▶ _Исследуемый текст_
Мастер рассказал нам о многом, но меня больше всего впечатлило царившее в додзё спокойствие. Сам воздух был напитан умиротворением и покоем. В тот же день вся наша троица стала членами братства. Помню, каждый заплатил тридцать тысяч иен, включая ежемесячные взносы за полгода. У меня денег не хватило, пришлось занять у братьев.
А родители что-нибудь говорили, узнав, что дети все разом вступили в «Аум Синрикё»?
Да. Тогда вокруг «Аум» никакого шума не было, и мы сказали им, что просто ходим в центр изучения йоги. Это уже потом пошли слухи о братстве, появились разные проблемы.

▶ _Задания_
a – Воспроизведите без изменений часть текста: начните со слов «Да. Тогда вокруг» и остановитесь после слов «появились разные проблемы.».
b – Выпишите из текста все глаголы прошедшего времени, которые встречаются в ответе, начинающемся со слова «Да».
c – Переведите на английский язык предложение из текста: «Сам воздух был напитан умиротворением и покоем».

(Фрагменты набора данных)
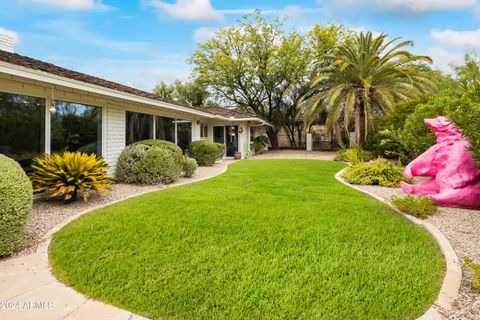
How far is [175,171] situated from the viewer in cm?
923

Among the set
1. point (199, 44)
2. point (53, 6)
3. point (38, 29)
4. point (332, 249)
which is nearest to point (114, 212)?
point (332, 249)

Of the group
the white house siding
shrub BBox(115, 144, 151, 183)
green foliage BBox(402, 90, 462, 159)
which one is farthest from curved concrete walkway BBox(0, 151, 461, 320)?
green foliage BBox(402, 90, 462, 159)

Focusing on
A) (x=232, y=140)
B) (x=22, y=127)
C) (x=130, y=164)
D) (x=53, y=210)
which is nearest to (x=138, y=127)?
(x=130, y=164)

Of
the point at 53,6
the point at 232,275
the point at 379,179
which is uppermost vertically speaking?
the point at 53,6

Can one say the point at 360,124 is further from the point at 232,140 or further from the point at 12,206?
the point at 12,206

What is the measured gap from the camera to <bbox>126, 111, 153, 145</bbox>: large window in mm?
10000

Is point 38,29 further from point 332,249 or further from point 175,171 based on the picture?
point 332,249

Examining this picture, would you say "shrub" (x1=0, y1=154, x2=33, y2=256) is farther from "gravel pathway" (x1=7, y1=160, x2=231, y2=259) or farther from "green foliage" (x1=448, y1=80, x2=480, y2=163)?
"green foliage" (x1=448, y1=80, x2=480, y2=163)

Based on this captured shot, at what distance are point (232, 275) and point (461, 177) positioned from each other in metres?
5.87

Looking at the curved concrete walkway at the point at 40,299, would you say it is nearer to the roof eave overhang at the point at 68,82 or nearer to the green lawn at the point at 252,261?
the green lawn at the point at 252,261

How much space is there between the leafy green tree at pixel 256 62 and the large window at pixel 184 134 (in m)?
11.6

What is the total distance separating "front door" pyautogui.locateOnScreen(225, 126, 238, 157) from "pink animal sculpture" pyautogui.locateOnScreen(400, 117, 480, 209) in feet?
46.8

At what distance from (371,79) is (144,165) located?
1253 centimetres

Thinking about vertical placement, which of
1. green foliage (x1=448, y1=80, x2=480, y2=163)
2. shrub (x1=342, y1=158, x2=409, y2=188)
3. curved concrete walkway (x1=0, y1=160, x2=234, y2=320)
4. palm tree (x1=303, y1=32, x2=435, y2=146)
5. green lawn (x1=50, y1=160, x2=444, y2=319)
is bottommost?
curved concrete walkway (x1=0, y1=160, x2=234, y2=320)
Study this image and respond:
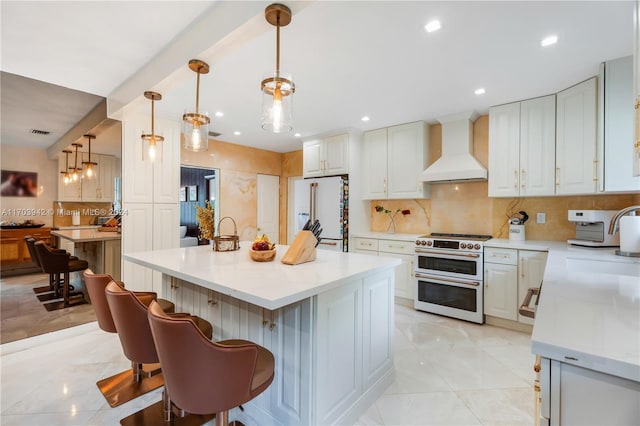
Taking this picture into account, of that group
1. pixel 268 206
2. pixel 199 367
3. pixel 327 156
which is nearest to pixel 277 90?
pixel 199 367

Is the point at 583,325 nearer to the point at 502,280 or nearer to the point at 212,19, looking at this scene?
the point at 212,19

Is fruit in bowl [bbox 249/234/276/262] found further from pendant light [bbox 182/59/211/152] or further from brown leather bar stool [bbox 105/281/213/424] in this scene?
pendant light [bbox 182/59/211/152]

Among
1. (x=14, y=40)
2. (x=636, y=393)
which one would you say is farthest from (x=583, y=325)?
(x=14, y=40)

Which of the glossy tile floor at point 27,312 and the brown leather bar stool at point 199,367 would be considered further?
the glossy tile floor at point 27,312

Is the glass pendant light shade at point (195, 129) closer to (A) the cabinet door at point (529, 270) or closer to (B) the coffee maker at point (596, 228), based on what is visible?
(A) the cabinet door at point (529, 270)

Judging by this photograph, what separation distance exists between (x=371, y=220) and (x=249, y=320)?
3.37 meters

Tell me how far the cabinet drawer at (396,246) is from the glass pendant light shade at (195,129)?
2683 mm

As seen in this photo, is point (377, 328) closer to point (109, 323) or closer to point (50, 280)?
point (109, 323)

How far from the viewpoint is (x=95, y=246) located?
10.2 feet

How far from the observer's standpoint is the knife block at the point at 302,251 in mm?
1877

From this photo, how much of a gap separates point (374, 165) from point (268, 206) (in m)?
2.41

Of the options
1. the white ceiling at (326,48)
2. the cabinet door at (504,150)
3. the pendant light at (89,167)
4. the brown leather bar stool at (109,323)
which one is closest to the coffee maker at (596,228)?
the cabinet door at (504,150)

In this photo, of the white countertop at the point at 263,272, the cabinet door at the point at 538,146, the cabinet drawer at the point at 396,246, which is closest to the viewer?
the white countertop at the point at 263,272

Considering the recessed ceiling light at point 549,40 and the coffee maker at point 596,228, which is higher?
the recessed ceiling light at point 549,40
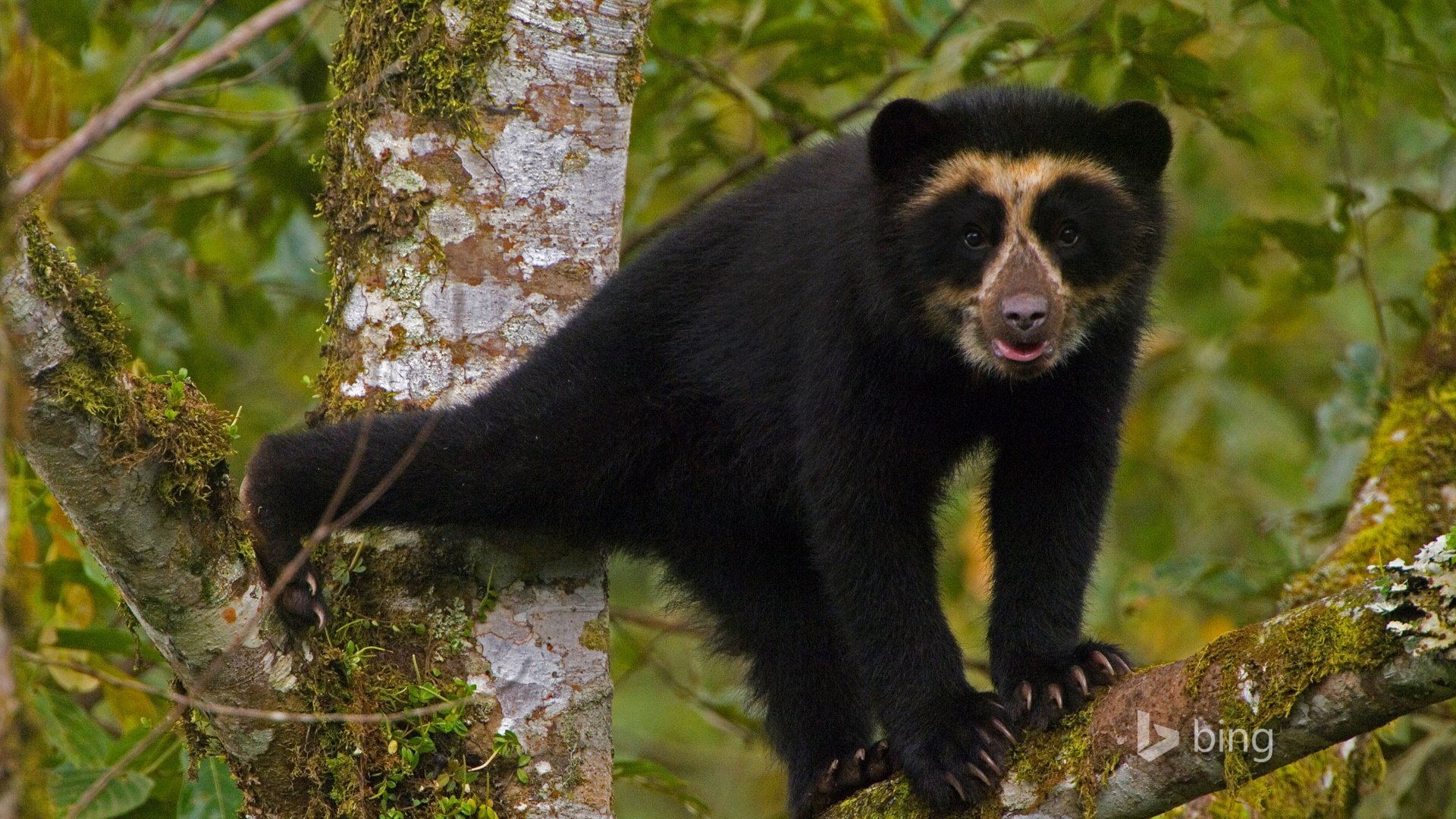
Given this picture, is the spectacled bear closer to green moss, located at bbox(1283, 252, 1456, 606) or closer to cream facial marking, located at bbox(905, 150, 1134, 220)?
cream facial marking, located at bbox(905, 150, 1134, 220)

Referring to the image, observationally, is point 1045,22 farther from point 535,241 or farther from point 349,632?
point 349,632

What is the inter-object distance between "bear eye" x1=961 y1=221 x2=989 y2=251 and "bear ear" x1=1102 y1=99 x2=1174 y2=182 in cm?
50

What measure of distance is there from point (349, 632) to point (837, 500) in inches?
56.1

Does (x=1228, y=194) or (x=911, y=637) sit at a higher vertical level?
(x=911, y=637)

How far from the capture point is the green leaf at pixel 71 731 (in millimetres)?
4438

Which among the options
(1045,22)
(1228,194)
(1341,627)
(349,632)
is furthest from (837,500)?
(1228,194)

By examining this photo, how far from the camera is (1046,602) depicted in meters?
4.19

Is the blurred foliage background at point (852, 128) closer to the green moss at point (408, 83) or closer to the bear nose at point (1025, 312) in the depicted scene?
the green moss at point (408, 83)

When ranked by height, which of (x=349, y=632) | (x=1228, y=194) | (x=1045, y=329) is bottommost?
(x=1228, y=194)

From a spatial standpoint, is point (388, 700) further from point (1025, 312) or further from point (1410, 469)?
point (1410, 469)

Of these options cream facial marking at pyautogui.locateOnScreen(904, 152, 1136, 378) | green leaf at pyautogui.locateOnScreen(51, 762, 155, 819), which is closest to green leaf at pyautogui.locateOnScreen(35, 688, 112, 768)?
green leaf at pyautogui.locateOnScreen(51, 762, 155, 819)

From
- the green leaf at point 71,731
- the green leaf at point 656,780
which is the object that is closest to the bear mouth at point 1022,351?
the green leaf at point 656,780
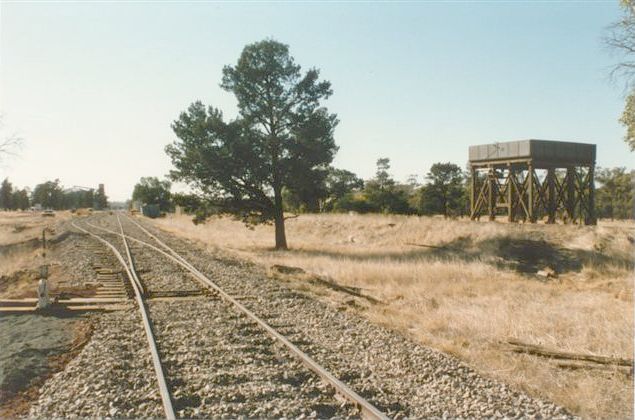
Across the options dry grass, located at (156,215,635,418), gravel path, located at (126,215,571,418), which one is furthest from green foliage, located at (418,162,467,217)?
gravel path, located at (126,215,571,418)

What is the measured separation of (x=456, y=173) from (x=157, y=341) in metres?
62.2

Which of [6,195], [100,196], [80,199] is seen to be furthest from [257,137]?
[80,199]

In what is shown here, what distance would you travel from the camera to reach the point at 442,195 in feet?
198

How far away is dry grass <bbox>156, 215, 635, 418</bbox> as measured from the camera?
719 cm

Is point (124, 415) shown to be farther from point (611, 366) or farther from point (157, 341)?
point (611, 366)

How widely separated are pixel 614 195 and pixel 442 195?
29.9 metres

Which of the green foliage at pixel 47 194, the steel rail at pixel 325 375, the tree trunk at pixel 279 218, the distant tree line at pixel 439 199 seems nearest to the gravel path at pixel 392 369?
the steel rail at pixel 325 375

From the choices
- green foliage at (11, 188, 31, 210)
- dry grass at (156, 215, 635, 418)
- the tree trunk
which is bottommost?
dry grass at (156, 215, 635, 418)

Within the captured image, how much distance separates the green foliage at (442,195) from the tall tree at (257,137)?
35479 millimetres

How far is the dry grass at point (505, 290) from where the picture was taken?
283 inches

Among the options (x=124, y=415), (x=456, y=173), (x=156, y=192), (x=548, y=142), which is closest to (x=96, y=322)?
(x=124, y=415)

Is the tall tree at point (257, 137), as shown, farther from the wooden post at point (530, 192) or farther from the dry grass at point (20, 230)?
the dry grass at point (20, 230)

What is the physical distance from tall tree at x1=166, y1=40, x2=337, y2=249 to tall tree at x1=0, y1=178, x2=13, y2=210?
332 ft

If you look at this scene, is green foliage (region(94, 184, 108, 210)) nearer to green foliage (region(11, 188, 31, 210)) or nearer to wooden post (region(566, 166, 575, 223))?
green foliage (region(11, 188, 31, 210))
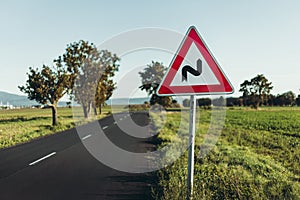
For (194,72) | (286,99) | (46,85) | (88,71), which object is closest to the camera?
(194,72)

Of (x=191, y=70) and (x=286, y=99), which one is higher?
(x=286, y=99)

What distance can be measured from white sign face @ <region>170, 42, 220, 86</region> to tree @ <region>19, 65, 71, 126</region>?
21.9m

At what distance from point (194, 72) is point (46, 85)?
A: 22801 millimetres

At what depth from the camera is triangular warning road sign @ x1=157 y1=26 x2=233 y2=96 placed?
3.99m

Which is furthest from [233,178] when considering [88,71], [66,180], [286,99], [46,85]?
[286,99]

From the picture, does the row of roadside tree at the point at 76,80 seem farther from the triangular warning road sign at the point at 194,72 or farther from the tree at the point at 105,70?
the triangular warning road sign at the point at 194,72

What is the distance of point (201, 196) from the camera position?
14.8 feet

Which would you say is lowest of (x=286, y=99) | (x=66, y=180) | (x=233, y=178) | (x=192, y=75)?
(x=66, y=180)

▶ _Ответы_
a –
Да. Тогда вокруг «Аум» никакого шума не было, и мы сказали им, что просто ходим в центр изучения йоги. Это уже потом пошли слухи о братстве, появились разные проблемы.

b – было, сказали, пошли, появились

c – The very air was steeped in serenity and calm.